MASTERLY:
Owens dusts the pack in the 100-m dash at the '36 Olympics
Aug. 9, 1936
A Victory for the Good Guys
By John Kelley
I was the
captain of the U.S. marathon team in the 1936 Olympics and a special
friend of Jesse Owens'. On the boat going to Germany, Jesse said to me,
"I want to go up to the deck and exercise, but I don't have any shoes."

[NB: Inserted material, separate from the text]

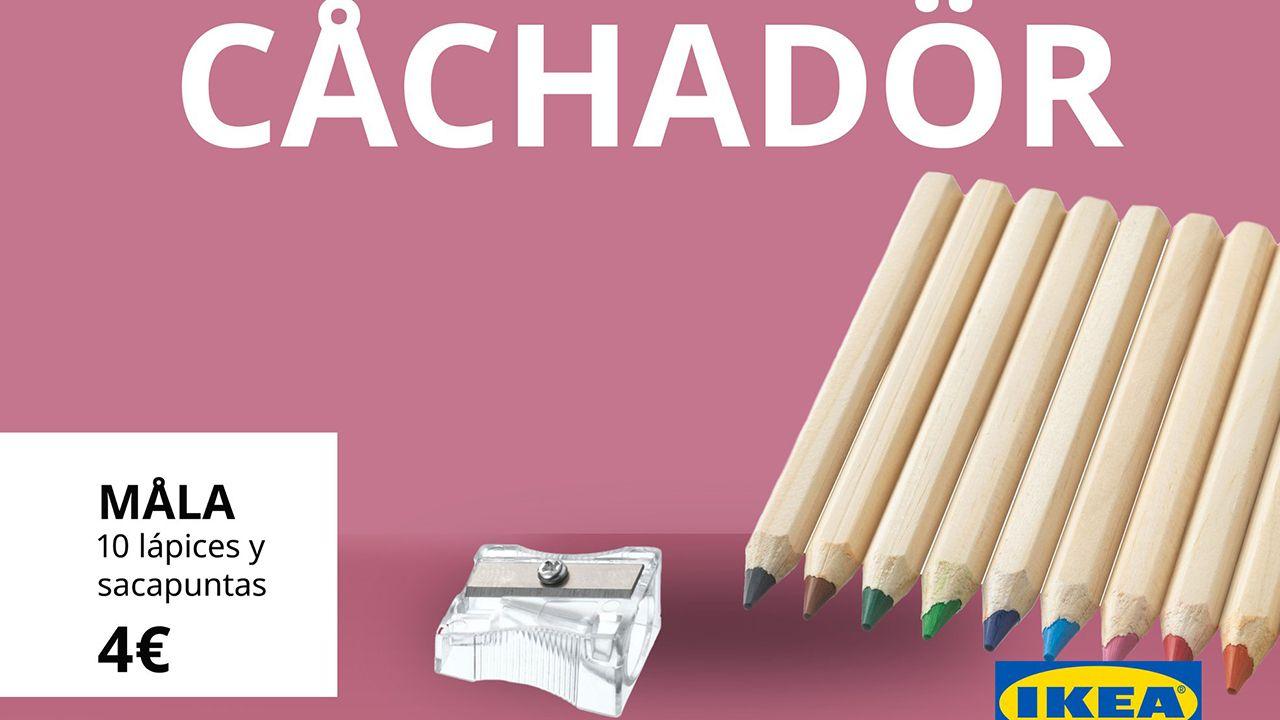 Así celebra IKEA el Día de Asturias.Los cachorros, ahora, ubicados en la casa de un vecino.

So I said, "I don't think my shoes will fit you." But that didn't stop
him. He tried to get a shoe on, but his foot was so large, it broke my
shoe right in half. He apologized, and I got it sewed up. It cost me
50¢, and I got a souvenir.
In
the Olympic Village, awed rivals crowded to feel the Owens muscles, get
the Owens autograph ... [His mother] described her son: "Jesse was
always a face boy ... When a problem came up, he always faced it."
Aug. 17, 1936
When I
finished the marathon, Hitler waved to me, and I thumbed my nose at him.
That's my claim to fame. But Jesse told me, "Kelley, Hitler waved to me,
and I waved back." That's actually what happened. When he won his fourth
medal that day, after setting three world records, Jesse was the hero of
the whole Games. To everyone. Except for Hitler. The dictator looked
almost unbeatable at the time, but Jesse's victories upset his theory
about an Aryan master race. Jesse Owens was the greatest track athlete
we have ever had. But he was also a great hero for everybody concerned.
I'm proud to have been his friend.
Kelley, 95, competed in 61
Boston Marathons, winning in 1935 and 1945.